There is indeed a great deal of compassion for its characters in the film, not the sentimental kind yakuza movies (and their fans, me not excluded) generally prefer, but one that feels more humane, sadder and more subtle.
In large part, this effect of greater emotional nuance is enabled by Yamashita’s restrained and intensely focussed direction. This is a film without any distractions in staging, tight framing that is meant to keep the viewer as close to the characters as possible, and not a second of material on screen that isn’t important to the characters or the plot. This means none of the actors can afford to overact or fall back on the simpler tricks in their toolkits – every moment of drama is earned through their complicated portrayals of complicated feelings and relationships. Even Wakayama, not an actor who appeared to like to be subtle (and whom I usually love for it), follows suit, and gives one of the most nuanced and human performances I’ve ever seen from him. Consequently, the film develops an uncommon emotional pull, a feeling of witnessing a genuine tragedy evolve, instead of a series of ritualized scenes that end in an explosion of violence.

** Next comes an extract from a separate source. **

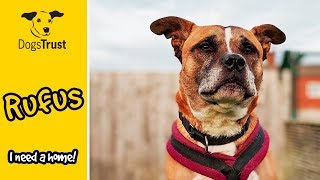 Rufus the Staffordshire Bull Terrier Cross Loves to Explore! | Dogs Trust Loughborough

Even here, at the climax, the movie refuses the sure-fire way to please the audience of its genre. Instead of showing is the mandatory showdown between Nakai and a large group of enemies, the film cuts away from it. It makes sense too, for the violence that’s actually important for Nakai came before and will come after that fight, and that violence is brutal, and short, and looks the exact opposite of fun.